While troubleshooting the connection, they re-terminated the cable that fed the house. They left the TV on, and thought it was odd that the TV didn’t lose its picture when they did that. When there was no change, they realized that they re-terminated the wrong cable – because they went to the wrong distribution box on the street. When they finally found the right distribution box, they noticed that the tap was completely underwater, and maybe that was causing my signal to be so bad…
The bumbling twosome then called in a ticket to get the tap replaced.
And they almost left without the new DVR that they swapped in and swapped out. I had to flag them down as they were leaving to give it back to them.
After they left, I went ahead and rewired all of the connections on the back of the unit. Left and right (red and white) were swapped, one pair of audio outputs went to a video output that didn’t match, and it was just a mess. It looked like the guy just filled RCA connectors with whatever cable he could find. It’s a wonder that it worked at all.
Gene, I feel your pain. I too have been screwed, blued, and tattooed by Cox. I have been with them since 96 and it wasn’t till a couple of years ago I really had it out with them. To make a long story short, several Cox “contractors” told me a bunch of stories why my internet speed dropped to almost dial up speeds. After paying for a new modem, having the house rewired, and having 3 more contractors coming over to the house, I finally got an actual Cox employee to come over and discover that the tap on the line was broken.
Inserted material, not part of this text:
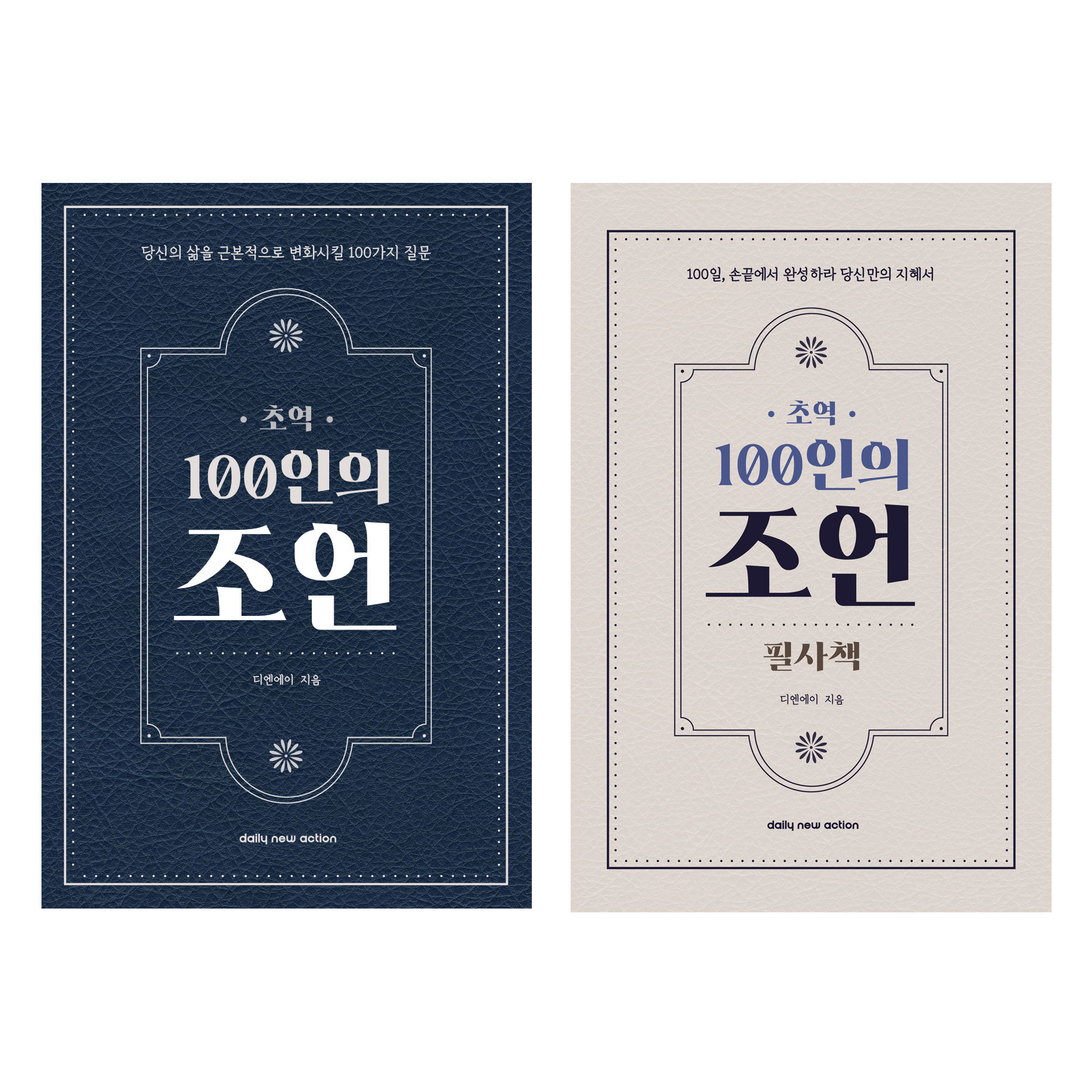 필사하기좋은책, 양장 하루 한장 독서 영어 필사 책 노트 추천 조언책 + 필사책 세트, 1개 - 상품 이미지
They moved me to a new tap and my service was restored. With all that I learned some things I’m going to pass on to you.
Let Cox know you will REFUSE any contractor and that you only want Cox employees. They will argue at first, but then they will give in and send a real Cox installer.
If you have problems with your speed and it isn’t your computer or router that is the culprit, upgrade to the fastest speed Cox offers and they will come out and fix it. Then immediately CANCEL the upgrade. I had to do this to get my problem resolved.
If you have any of them promise to give you credit, record the conversation or have them email you confirmation. I was promised a month credit and was never given it and customer service said it was never on my account. The installer who promised that stopped returning my calls.
You are right about them being the only game in town. In the beginning I had to put up with 2 Cox engineers and 2 CompUSA employees standing in my home office looking at my Mac running OS 9 and scratching their heads. They told me that Mac’s couldn’t use ethernet and I almost smacked them. I told them to wire the house and then leave after they have the cable modem up and running and hooked it up myself. That was back in the days when they gave you a static IP.
@Gene:
I use cable just for the Internet, but you may be using it for regular cable as well. However, with Apple TV or Roku, what’s the need for cable?
Eye TV looks great on my 24″ Apple cinema display and I’m thinking I can use airplay to transfer all the OTA channels I get to my 51″ LCD HDTV.
Panasonic has a BT device that connects your cellphone to a base station, from where you can feed off handsets and make/receive calls thru regular-looking phones. You may connect 2 cellphones to the base.
For faxing, I use eFax at $50 annually. I scan all my outgoing faxes, if they aren’t letters or other files on my Mac; the incoming faxes are send to my email account in a PDF format, which I sometime print as needed, or save them in my HDD.
Maybe I’m just tired of them Cable Guys.
@barryotoole, When Apple TV offers more than support for two networks and introduces a subscription service that lets me see several shows a day with going broke on rental fees, maybe. But not yet.